*** Opening of RECORD EXCERPTS ***

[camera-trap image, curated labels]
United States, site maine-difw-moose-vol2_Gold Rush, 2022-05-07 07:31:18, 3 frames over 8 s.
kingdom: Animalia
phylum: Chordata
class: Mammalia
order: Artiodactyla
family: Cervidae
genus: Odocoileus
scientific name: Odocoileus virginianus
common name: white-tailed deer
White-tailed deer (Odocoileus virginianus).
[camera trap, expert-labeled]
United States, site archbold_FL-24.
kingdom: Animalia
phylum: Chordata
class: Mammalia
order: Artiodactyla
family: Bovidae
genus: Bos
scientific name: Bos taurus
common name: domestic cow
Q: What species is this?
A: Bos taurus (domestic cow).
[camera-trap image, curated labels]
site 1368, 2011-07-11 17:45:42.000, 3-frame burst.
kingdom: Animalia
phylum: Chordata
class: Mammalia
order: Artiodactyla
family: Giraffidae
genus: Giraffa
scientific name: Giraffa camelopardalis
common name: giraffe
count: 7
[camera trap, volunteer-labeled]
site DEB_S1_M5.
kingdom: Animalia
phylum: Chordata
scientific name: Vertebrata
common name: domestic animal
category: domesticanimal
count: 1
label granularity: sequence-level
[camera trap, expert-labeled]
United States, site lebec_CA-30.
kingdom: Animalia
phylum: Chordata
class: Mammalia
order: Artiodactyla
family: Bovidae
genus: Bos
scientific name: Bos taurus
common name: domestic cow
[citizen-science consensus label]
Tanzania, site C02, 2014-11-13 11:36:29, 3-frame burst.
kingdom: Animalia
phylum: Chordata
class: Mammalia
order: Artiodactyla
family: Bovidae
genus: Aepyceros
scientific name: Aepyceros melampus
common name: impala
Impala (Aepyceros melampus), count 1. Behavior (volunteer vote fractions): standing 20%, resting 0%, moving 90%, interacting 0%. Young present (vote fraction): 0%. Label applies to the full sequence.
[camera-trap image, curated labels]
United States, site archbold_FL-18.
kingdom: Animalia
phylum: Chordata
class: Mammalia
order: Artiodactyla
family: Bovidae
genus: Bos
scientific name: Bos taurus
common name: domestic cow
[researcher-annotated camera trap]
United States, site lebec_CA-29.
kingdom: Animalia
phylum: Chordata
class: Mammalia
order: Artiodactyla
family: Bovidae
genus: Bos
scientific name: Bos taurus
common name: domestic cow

*** Close of RECORD EXCERPTS ***

WHAT NEEDS TO BE DONE
Please copy each entry. Leave nothing out.

THE ANSWER
[camera-trap image, curated labels]
United States, site maine-difw-moose-vol2_Gold Rush, 2022-05-07 07:31:18, 3 frames over 8 s.
kingdom: Animalia
phylum: Chordata
class: Mammalia
order: Artiodactyla
family: Cervidae
genus: Odocoileus
scientific name: Odocoileus virginianus
common name: white-tailed deer
White-tailed deer (Odocoileus virginianus).
[camera trap, expert-labeled]
United States, site archbold_FL-24.
kingdom: Animalia
phylum: Chordata
class: Mammalia
order: Artiodactyla
family: Bovidae
genus: Bos
scientific name: Bos taurus
common name: domestic cow
Q: What species is this?
A: Bos taurus (domestic cow).
[camera-trap image, curated labels]
site 1368, 2011-07-11 17:45:42.000, 3-frame burst.
kingdom: Animalia
phylum: Chordata
class: Mammalia
order: Artiodactyla
family: Giraffidae
genus: Giraffa
scientific name: Giraffa camelopardalis
common name: giraffe
count: 7
[camera trap, volunteer-labeled]
site DEB_S1_M5.
kingdom: Animalia
phylum: Chordata
scientific name: Vertebrata
common name: domestic animal
category: domesticanimal
count: 1
label granularity: sequence-level
[camera trap, expert-labeled]
United States, site lebec_CA-30.
kingdom: Animalia
phylum: Chordata
class: Mammalia
order: Artiodactyla
family: Bovidae
genus: Bos
scientific name: Bos taurus
common name: domestic cow
[citizen-science consensus label]
Tanzania, site C02, 2014-11-13 11:36:29, 3-frame burst.
kingdom: Animalia
phylum: Chordata
class: Mammalia
order: Artiodactyla
family: Bovidae
genus: Aepyceros
scientific name: Aepyceros melampus
common name: impala
Impala (Aepyceros melampus), count 1. Behavior (volunteer vote fractions): standing 20%, resting 0%, moving 90%, interacting 0%. Young present (vote fraction): 0%. Label applies to the full sequence.
[camera-trap image, curated labels]
United States, site archbold_FL-18.
kingdom: Animalia
phylum: Chordata
class: Mammalia
order: Artiodactyla
family: Bovidae
genus: Bos
scientific name: Bos taurus
common name: domestic cow
[researcher-annotated camera trap]
United States, site lebec_CA-29.
kingdom: Animalia
phylum: Chordata
class: Mammalia
order: Artiodactyla
family: Bovidae
genus: Bos
scientific name: Bos taurus
common name: domestic cow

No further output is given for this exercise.